Task objective:
From the data below, return each line in which the string "where" is found.

Material for this exercise:
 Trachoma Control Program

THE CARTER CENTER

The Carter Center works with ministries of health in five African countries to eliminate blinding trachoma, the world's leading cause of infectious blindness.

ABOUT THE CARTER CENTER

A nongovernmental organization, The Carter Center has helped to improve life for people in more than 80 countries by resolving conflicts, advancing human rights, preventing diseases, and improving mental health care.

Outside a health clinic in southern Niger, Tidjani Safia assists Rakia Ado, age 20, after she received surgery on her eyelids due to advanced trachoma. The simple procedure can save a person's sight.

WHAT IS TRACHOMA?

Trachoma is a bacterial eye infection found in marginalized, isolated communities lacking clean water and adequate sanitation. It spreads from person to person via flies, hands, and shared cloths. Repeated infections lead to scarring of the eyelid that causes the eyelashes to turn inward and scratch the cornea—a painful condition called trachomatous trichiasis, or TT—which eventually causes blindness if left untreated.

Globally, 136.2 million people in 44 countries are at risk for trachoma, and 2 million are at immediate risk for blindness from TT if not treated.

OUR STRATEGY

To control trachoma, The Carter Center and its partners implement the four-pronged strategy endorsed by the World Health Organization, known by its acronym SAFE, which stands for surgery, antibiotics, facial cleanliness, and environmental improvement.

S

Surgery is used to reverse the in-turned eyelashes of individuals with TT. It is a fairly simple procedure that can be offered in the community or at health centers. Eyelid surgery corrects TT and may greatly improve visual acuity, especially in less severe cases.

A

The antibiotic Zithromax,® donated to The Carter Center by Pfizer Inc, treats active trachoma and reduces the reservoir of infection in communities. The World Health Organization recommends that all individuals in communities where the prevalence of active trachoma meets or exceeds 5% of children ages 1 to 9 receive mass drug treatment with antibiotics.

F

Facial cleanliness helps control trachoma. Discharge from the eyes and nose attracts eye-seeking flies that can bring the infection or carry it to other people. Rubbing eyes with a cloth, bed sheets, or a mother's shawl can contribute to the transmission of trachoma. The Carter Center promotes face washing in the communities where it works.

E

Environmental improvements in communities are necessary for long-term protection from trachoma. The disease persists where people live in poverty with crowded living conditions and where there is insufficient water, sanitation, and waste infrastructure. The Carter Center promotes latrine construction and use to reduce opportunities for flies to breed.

Answer to the problem:
The antibiotic Zithromax,® donated to The Carter Center by Pfizer Inc, treats active trachoma and reduces the reservoir of infection in communities. The World Health Organization recommends that all individuals in communities where the prevalence of active trachoma meets or exceeds 5% of children ages 1 to 9 receive mass drug treatment with antibiotics.
Facial cleanliness helps control trachoma. Discharge from the eyes and nose attracts eye-seeking flies that can bring the infection or carry it to other people. Rubbing eyes with a cloth, bed sheets, or a mother's shawl can contribute to the transmission of trachoma. The Carter Center promotes face washing in the communities where it works.
Environmental improvements in communities are necessary for long-term protection from trachoma. The disease persists where people live in poverty with crowded living conditions and where there is insufficient water, sanitation, and waste infrastructure. The Carter Center promotes latrine construction and use to reduce opportunities for flies to breed.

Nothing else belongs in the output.